Session: Seeing Below the Surface: Quantifying the Underwater Environment with Image Analysis

Michael Morgan, NYSDEC, [email protected]
Andrew Preston, NYSDEC, [email protected]

Abstract

The 2003 renewal of the FERC license for the US portion of the St. Lawrence Power Project required the implementation of a variety of aquatic and terrestrial habitat improvement projects, which included the creation of spawning beds for lake sturgeon.  The first two beds were constructed in the upper St.
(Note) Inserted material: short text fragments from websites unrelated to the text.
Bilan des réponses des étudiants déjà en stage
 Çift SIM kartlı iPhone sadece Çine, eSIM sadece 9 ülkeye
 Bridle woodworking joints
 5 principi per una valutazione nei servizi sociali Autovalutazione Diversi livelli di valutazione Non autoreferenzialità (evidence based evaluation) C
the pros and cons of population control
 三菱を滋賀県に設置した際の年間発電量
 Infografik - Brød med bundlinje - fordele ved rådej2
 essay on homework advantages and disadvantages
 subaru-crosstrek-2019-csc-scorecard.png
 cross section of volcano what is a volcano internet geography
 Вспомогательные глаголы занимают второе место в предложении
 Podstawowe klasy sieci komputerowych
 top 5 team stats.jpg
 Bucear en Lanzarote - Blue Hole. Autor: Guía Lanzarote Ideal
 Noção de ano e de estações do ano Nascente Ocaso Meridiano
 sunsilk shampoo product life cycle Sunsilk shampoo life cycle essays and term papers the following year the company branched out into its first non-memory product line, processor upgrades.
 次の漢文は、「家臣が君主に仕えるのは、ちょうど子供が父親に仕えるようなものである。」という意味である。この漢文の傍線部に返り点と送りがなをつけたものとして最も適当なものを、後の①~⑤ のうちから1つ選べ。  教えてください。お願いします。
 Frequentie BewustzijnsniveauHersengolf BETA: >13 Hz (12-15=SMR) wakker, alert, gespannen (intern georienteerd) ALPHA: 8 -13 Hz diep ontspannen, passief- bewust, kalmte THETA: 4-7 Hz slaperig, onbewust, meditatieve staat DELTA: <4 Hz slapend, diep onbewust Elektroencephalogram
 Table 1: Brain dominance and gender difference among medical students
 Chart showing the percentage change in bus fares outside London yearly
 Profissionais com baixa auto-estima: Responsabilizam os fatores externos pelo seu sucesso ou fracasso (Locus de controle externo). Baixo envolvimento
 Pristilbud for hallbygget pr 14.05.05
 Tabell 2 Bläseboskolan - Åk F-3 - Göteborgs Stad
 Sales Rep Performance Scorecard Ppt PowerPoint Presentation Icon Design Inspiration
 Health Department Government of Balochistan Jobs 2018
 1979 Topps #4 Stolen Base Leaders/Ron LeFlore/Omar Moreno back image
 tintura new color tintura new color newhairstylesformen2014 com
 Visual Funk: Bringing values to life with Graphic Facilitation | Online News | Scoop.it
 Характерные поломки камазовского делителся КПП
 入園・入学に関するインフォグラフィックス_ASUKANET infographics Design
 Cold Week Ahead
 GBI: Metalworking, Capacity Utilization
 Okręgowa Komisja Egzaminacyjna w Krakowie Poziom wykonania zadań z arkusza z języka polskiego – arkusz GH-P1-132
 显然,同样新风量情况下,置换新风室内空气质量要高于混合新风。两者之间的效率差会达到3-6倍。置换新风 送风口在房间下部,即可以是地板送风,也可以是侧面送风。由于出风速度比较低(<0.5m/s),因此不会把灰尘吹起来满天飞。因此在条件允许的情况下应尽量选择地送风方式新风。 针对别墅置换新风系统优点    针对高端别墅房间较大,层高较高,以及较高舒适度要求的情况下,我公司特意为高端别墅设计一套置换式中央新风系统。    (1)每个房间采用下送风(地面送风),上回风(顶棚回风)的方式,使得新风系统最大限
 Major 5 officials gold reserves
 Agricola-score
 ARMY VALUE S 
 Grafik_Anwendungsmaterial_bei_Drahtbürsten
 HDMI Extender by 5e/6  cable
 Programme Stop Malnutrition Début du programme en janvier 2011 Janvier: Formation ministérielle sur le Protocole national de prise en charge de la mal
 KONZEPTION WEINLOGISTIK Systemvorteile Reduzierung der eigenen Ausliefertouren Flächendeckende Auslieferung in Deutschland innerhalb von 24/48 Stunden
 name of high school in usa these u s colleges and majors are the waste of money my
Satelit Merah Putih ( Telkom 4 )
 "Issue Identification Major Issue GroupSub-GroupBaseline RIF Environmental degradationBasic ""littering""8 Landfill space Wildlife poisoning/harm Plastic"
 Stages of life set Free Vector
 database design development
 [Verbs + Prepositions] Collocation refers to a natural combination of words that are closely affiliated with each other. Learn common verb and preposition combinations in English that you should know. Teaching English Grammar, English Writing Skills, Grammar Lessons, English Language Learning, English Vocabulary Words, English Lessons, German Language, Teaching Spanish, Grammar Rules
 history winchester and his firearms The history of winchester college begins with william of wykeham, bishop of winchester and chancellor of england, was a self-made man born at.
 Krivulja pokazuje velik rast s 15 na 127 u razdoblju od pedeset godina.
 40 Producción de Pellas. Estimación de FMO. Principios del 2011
Lawrence River in 2007, and were used the following spring by spawning lake sturgeon (122 were observed at the peak of spawning activity).  Sturgeon use and condition of the beds is evaluated annually, and is primarily observed through the use of underwater cameras towed behind a boat.  Monitoring visits to the bed typically occur every other day during the spawning period.  The beds continue to be used each year by spawning sturgeon (and other fish), but observed numbers at peak spawning have fluctuated from a low of 34 to a high of 395 sturgeon.  Possible reasons for the fluctuations include shortcomings of the monitoring strategy, irregular spawning intervals for sturgeon, or changes in environmental conditions such as water temperatures or velocity.  Two additional beds were constructed in a different reach of the St. Lawrence River in 2012, but no spawning sturgeon have been observed at the newer locations.